Elastic runs ElasticGPT and AgentEngine on Elasticsearch as sole data backend

Elastic announced that ElasticGPT and AgentEngine run with the Elasticsearch Platform as the sole data backend; ElasticGPT has seen more than 2,000 users, over 125,000 chats and roughly 400,000 interactions. The company replaced Redis, external vector databases and Postgres — style sidecars with a single engine to handle memory, retrieval and state, a move intended to simplify operations and reduce integration failure modes. AgentEngine’s backend implements four distinct memory functions on top of Elasticsearch rather than relying on separate systems. The design groups episodic, semantic and procedural memories alongside persisted workflow state so each capability is managed inside the indexed engine instead of in ad-hoc sidecars.

Episodic memory stores session — scoped conversation history as a data stream with index lifecycle management (ILM): recent turns remain on fast storage, content is compressed after 30 days, and records auto-delete after 90 days.
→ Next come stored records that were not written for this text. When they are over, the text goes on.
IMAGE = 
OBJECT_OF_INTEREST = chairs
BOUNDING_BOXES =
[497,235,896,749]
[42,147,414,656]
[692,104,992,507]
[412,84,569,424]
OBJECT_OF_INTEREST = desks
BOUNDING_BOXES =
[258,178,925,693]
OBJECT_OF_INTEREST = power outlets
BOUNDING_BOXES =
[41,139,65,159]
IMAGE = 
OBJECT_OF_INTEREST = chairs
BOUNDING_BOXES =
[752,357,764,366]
Semantic memory accumulates long-term facts that are scored by importance and consolidated using locally computed embeddings. Procedural memory records tool usage and outcomes, while workflow state persists serialized execution snapshots produced by PydanticAI’s graph API.
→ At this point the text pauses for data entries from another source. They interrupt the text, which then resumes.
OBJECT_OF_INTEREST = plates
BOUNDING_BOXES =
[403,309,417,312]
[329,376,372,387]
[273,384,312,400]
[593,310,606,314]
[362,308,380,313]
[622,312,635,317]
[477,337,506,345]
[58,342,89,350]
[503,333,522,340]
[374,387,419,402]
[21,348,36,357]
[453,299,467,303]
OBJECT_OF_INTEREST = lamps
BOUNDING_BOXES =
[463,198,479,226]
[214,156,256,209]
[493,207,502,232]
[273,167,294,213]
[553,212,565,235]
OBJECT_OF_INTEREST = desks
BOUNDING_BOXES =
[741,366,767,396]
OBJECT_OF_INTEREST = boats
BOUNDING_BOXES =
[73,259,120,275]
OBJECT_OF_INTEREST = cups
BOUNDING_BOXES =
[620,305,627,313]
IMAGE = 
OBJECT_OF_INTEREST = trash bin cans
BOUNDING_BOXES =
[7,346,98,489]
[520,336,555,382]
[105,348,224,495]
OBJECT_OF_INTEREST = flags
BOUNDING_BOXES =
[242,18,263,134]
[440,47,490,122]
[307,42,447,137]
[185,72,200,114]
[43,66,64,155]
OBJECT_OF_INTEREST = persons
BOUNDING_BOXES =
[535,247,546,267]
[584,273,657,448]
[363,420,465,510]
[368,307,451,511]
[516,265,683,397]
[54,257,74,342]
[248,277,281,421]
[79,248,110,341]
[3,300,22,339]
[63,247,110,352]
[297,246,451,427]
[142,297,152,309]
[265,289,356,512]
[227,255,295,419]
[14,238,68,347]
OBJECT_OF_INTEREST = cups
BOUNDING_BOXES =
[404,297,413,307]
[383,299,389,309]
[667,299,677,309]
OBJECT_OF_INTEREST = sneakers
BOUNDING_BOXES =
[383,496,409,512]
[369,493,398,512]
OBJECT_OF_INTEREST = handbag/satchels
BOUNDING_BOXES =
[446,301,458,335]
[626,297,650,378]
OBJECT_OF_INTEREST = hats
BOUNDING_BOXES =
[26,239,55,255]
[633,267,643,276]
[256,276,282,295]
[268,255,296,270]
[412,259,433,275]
Engineering work prioritized retrieval and memory infrastructure over model selection: the team reports model choice took about a week, while designing the data-platform retrieval and memory layers took months, underscoring that production AI’s hardest problems were data and state management rather than inference tuning. Semantic consolidation runs as a background process that merges related facts, and episodic streams with ILM remove the need for cron jobs or manual retention scripting.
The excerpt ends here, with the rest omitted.